REQUIRED WORK ▸
A. Answer these from the article on Los Angeles cannabis licensing:
(i) According to the Department of Cannabis Regulation, how many applications were filed in the first 24 hours?
(ii) What position does Avis Bulbulyan hold, and at which company?
(iii) What two limits does the DCR lack for the current licensing round?
B. Reproduce the stretch of the article on Los Angeles cannabis licensing from "Los Angeles might" through "consultancy Siva Enterprises.".
C. Write the next part of the article on Los Angeles cannabis licensing, starting after its final sentence.

* Begin TEXT PASSAGE *

Los Angeles might be losing its luster – for marijuana entrepreneurs, that is.
Long considered the largest cannabis market in the world, and with a customer base that would be the envy of any business owner, L.A. on Tuesday opened its latest marijuana business licensing window.
The application process is open to social equity applicants that want delivery permits and to any comer who’s interested in distribution, nonvolatile manufacturing or testing lab licenses.
But the number of applications filed in the first 24 hours – less than 100, according to the city’s Department of Cannabis Regulation (DCR) – belied what several industry insiders said is a lack of enthusiasm for the L.A. market.
“The main thing is there’s just not a lot of excitement for the licenses that are being given out,” said Avis Bulbulyan, CEO of L.A.-based consultancy Siva Enterprises.
That’s because the L.A. market, despite all its draws, has been plagued by numerous delays, high barriers to entry and narrow profit margins for those who’ve managed to obtain permits.
And while there is anticipation around the delivery licenses – and, to a lesser degree, the manufacturing permits – industry experts said there’s not much interest in the distribution or testing lab licenses.
Both sectors already have a number of established operators in Southern California.
To underscore that point, the DCR doesn’t have a cap on the number of business licenses it will award during the current round, or a cutoff time for when the licensing window will end.
A ‘consolation prize’
Bulbulyan likened the new licensing round to a “consolation prize” and said many entrepreneurs looking to get into the market “have kind of moved past L.A.” in favor of other California cities that have had more success in rolling out their local cannabis industries.
“There isn’t the level of ‘green rush’ eagerness we’ve seen in the past,” attorney Ariel Clark said, noting her clients’ interest in marijuana licenses has waned.

* End TEXT PASSAGE *
* Begin MATERIAL PROVIDED *

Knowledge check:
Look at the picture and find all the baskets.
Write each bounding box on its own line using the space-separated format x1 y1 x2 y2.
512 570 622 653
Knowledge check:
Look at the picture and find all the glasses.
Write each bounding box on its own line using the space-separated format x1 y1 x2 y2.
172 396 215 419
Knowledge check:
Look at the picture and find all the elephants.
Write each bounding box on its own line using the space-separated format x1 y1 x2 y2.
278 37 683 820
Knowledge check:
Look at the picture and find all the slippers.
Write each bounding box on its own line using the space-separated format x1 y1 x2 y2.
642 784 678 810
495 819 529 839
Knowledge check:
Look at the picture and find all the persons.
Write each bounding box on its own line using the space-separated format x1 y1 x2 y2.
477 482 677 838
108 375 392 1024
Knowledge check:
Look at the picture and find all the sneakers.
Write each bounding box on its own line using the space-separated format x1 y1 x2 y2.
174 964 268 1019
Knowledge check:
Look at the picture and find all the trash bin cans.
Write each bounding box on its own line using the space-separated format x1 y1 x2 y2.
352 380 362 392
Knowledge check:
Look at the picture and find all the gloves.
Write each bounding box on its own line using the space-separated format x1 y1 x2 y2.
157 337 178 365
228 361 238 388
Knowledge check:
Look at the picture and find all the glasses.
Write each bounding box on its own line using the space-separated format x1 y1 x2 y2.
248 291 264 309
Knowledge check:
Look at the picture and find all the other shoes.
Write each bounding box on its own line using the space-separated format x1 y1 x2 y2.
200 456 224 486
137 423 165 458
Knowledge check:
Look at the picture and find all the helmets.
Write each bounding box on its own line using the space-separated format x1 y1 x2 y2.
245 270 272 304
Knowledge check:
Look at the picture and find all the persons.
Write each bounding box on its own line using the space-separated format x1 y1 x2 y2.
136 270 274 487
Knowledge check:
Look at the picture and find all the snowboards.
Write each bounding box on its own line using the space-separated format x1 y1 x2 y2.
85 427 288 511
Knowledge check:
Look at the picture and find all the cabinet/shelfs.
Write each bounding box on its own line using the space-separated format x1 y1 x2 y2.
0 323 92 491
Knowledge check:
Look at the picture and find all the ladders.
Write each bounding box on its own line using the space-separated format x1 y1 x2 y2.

* End MATERIAL PROVIDED *

RESPONSE LIST ▸
A.
(i) Less than 100.
(ii) CEO of Siva Enterprises, an L.A.-based consultancy.
(iii) A cap on the number of business licenses it will award and a cutoff time for when the licensing window will end.

B.
Los Angeles might be losing its luster – for marijuana entrepreneurs, that is.
Long considered the largest cannabis market in the world, and with a customer base that would be the envy of any business owner, L.A. on Tuesday opened its latest marijuana business licensing window.
The application process is open to social equity applicants that want delivery permits and to any comer who’s interested in distribution, nonvolatile manufacturing or testing lab licenses.
But the number of applications filed in the first 24 hours – less than 100, according to the city’s Department of Cannabis Regulation (DCR) – belied what several industry insiders said is a lack of enthusiasm for the L.A. market.
“The main thing is there’s just not a lot of excitement for the licenses that are being given out,” said Avis Bulbulyan, CEO of L.A.-based consultancy Siva Enterprises.

C.
The relative lack of interest stands in stark contrast to the city’s previous permitting round, in September 2019, which resulted in more than 800 applications.
But that round was riddled with technical glitches that triggered accusations of corruption and, eventually, a lawsuit.
The Los Angeles mayor’s office even stepped in to order an audit, which wasn’t completed until March, and culminated in July in several changes to the ordinance governing the industry and the city’s permitting process.
One of the changes stipulated that all delivery licenses would be reserved for social equity applicants until 2025.
But even that overhaul led to another lawsuit, filed Monday by two trade associations and a legacy delivery operator who argue it’s unfair to devote all delivery permits to only social equity applicants when there are businesses that have been waiting for years to apply for a license.
Now that the city is accepting more applications, not many are rushing to take advantage of the opportunity.
Stakeholders still frustrated
The only constant over the past three years in L.A.’s market has been frustration from stakeholders over the licensing process.
“As a whole, it’s a (expletive) show,” Kika Keith, one of 200 social equity applicants who won a retail license, said of the L.A. marijuana market rollout.
Keith, a Black woman, said her shop might be able to open in spring 2021 if all goes well, but that as far as she knows, none of the 200 social equity retailers have been able to open for business.
And Keith said that, while she’s well-positioned to succeed, she counts herself as an exception to the rule, particularly for the hundreds of social equity entrepreneurs who have been hoping to enter the industry.
“Most people that I know that are applying in this upcoming round are people who have been waiting all along and didn’t get any licenses,” Keith said. “My days are spent, 90% of the time, trying to help” other social equity applicants navigate the system and obtain business permits.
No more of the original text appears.